**** Excerpt provided
Some actions to reduce storage billing nearly 80% at GCS

Introduction

At cotatenis, we’re developing a price comparison site for sneakers for Brazilian online stores. As usual, this kind of business relies heavily on data collection across several online stores.

The cost of storage technology has dropped steadily in recent years. Despite that, at this early stage of our business cost always plays a major concern for the health of our company.

Thus, with that in mind, we have seen our storage costs rapidly rising during our development of the new web crawlers for our platform. That’s said, in our data collection stage, we collect all available data for each product that will be stored in our storage.

In that sneakers data, we have a lot of images for each product, and our first web crawlers were not yet prepared to reduce storage costs. For instance, in each spider run, we saved all pictures for each product that already exists or not in our database.

Our data lake currently is hosted on GCP and we’re using Google Cloud Storage (GCS) to build it. For clarity, at GCS all kinds of actions can be classified into three types: Class A, Class B, and Free operations.
********
[What you will do]
1. According to the article on GCS storage costs, into which types can all actions at GCS be classified?
2. In the article on GCS storage costs, what is cotatenis building?
3. Carry on the article on GCS storage costs from its last sentence.
The lines after this point have nothing to do with the article on GCS storage costs.
**** Data extract
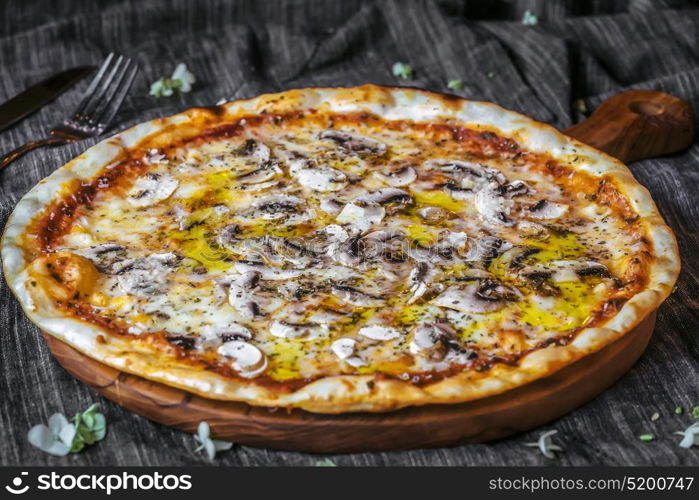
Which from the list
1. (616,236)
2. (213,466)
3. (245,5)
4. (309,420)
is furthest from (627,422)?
(245,5)

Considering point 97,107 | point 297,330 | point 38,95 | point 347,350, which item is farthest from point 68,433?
point 38,95

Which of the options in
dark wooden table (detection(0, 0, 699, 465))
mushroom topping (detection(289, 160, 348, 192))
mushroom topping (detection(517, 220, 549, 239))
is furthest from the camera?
dark wooden table (detection(0, 0, 699, 465))

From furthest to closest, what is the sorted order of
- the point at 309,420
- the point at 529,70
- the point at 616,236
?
the point at 529,70
the point at 616,236
the point at 309,420

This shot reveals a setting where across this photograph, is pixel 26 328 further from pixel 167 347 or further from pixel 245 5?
pixel 245 5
********
[Answers below]
1. Class A, Class B, and Free operations.

2. A price comparison site for sneakers for Brazilian online stores.

3.
I have to inform you that class A operations are the most expensive ones. So, for illustration, in the standard storage, they cost $0.05 per 10.000 operations, in contrast with the B type that only cost $0.004 per 10.000 operations, which is almost 13 times cheaper.

For the readers who are willing to learn more about GCS, I strongly recommend the documentation here. So, maybe are you asking why I am telling you about this type of operation in GCS, right?

So, when we save or overwrite any file in GCS we’re using a class A operation, which is the most expensive as I told you before. When we looked at our data gathering process our web crawlers are overwriting several files each time they are started and this is far away from optimal in terms of cost management.

Let’s get started to dig into our storage costs at cotatenis. The following picture is our storage bill for October 2021 and we’ll use that bill as our starting point for our analysis. We chose that one because it was the last month that we ran our spiders without any modifications for reducing costs.

october_storage_costs

As you can see almost 92% of our storage cost is due to class A operations. Hence, is very obvious where we need to look to reduce our storage bill.

Putting a magnifier at our codebase

Here at cotatenis we’ve built our web crawlers using scrapy.

We’ve looked at the parameter IMAGES_EXPIRES that is responsible for avoiding downloading images that were downloaded recently, but for a reason that we’re not sure yet when we set up our IMAGES_STORE to Google Cloud Storage, this configuration does not have behaved like expected.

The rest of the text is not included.